Collected data:
◆ ◆ ◆

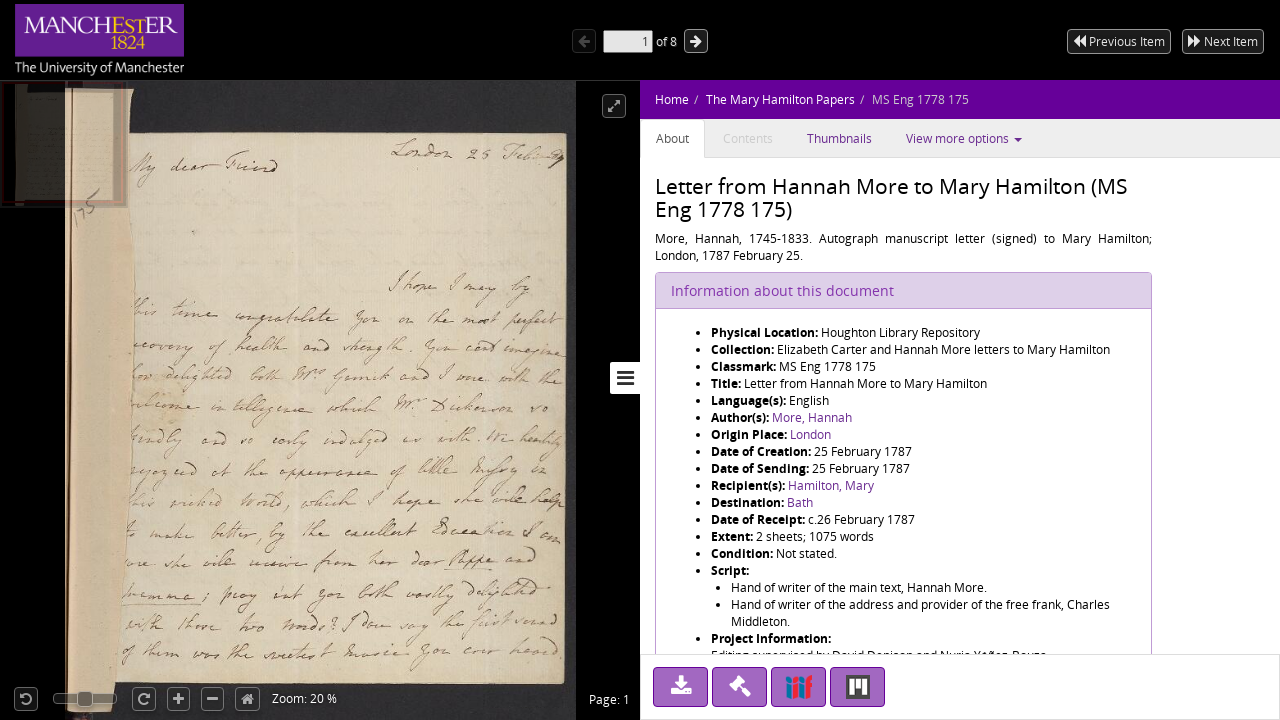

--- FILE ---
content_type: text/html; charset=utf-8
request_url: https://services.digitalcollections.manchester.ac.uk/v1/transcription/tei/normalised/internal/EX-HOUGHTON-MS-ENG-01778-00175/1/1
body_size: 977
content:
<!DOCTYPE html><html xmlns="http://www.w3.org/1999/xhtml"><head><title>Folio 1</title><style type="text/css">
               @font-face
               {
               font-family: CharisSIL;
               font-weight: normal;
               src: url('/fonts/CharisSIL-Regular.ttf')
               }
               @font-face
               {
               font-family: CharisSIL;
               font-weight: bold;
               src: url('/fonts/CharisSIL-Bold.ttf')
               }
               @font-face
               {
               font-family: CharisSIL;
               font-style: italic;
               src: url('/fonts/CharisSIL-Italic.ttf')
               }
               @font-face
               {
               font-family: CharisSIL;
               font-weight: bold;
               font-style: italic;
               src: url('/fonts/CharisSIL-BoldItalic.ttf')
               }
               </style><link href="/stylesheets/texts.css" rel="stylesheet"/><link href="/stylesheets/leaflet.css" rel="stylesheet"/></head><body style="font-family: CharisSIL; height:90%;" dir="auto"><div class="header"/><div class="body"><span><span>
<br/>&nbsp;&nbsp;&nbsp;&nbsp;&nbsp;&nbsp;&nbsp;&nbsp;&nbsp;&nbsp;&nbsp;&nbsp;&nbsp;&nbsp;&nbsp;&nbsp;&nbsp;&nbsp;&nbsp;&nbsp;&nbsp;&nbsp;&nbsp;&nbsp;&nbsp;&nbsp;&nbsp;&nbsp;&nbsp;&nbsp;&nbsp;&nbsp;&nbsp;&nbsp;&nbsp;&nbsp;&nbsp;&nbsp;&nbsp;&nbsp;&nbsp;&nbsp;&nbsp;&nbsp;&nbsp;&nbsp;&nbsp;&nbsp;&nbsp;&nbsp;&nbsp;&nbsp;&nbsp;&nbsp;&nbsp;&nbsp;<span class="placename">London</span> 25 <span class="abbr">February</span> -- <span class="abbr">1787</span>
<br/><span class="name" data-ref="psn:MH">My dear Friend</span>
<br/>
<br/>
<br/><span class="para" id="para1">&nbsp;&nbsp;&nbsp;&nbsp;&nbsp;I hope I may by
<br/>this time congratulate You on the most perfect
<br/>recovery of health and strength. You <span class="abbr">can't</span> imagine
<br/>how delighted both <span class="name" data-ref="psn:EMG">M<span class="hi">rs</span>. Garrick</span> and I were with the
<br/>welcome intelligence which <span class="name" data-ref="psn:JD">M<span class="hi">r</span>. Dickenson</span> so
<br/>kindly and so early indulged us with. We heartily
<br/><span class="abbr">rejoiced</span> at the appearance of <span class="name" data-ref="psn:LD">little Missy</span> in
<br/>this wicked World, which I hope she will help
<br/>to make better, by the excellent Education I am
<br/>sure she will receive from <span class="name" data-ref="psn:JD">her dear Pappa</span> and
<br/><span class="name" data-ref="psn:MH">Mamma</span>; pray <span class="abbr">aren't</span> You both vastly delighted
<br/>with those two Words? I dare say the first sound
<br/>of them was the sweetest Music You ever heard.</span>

◆ ◆ ◆

■ THE TASK: Write the data out again exactly, but without its images.

■ PROBLEM SOLUTION:
--- FILE ---
content_type: text/html; charset=utf-8
request_url: https://services.digitalcollections.manchester.ac.uk/v1/transcription/tei/normalised/internal/EX-HOUGHTON-MS-ENG-01778-00175/1/1
body_size: 977
content:
<!DOCTYPE html><html xmlns="http://www.w3.org/1999/xhtml"><head><title>Folio 1</title><style type="text/css">
               @font-face
               {
               font-family: CharisSIL;
               font-weight: normal;
               src: url('/fonts/CharisSIL-Regular.ttf')
               }
               @font-face
               {
               font-family: CharisSIL;
               font-weight: bold;
               src: url('/fonts/CharisSIL-Bold.ttf')
               }
               @font-face
               {
               font-family: CharisSIL;
               font-style: italic;
               src: url('/fonts/CharisSIL-Italic.ttf')
               }
               @font-face
               {
               font-family: CharisSIL;
               font-weight: bold;
               font-style: italic;
               src: url('/fonts/CharisSIL-BoldItalic.ttf')
               }
               </style><link href="/stylesheets/texts.css" rel="stylesheet"/><link href="/stylesheets/leaflet.css" rel="stylesheet"/></head><body style="font-family: CharisSIL; height:90%;" dir="auto"><div class="header"/><div class="body"><span><span>
<br/>&nbsp;&nbsp;&nbsp;&nbsp;&nbsp;&nbsp;&nbsp;&nbsp;&nbsp;&nbsp;&nbsp;&nbsp;&nbsp;&nbsp;&nbsp;&nbsp;&nbsp;&nbsp;&nbsp;&nbsp;&nbsp;&nbsp;&nbsp;&nbsp;&nbsp;&nbsp;&nbsp;&nbsp;&nbsp;&nbsp;&nbsp;&nbsp;&nbsp;&nbsp;&nbsp;&nbsp;&nbsp;&nbsp;&nbsp;&nbsp;&nbsp;&nbsp;&nbsp;&nbsp;&nbsp;&nbsp;&nbsp;&nbsp;&nbsp;&nbsp;&nbsp;&nbsp;&nbsp;&nbsp;&nbsp;&nbsp;<span class="placename">London</span> 25 <span class="abbr">February</span> -- <span class="abbr">1787</span>
<br/><span class="name" data-ref="psn:MH">My dear Friend</span>
<br/>
<br/>
<br/><span class="para" id="para1">&nbsp;&nbsp;&nbsp;&nbsp;&nbsp;I hope I may by
<br/>this time congratulate You on the most perfect
<br/>recovery of health and strength. You <span class="abbr">can't</span> imagine
<br/>how delighted both <span class="name" data-ref="psn:EMG">M<span class="hi">rs</span>. Garrick</span> and I were with the
<br/>welcome intelligence which <span class="name" data-ref="psn:JD">M<span class="hi">r</span>. Dickenson</span> so
<br/>kindly and so early indulged us with. We heartily
<br/><span class="abbr">rejoiced</span> at the appearance of <span class="name" data-ref="psn:LD">little Missy</span> in
<br/>this wicked World, which I hope she will help
<br/>to make better, by the excellent Education I am
<br/>sure she will receive from <span class="name" data-ref="psn:JD">her dear Pappa</span> and
<br/><span class="name" data-ref="psn:MH">Mamma</span>; pray <span class="abbr">aren't</span> You both vastly delighted
<br/>with those two Words? I dare say the first sound
<br/>of them was the sweetest Music You ever heard.</span>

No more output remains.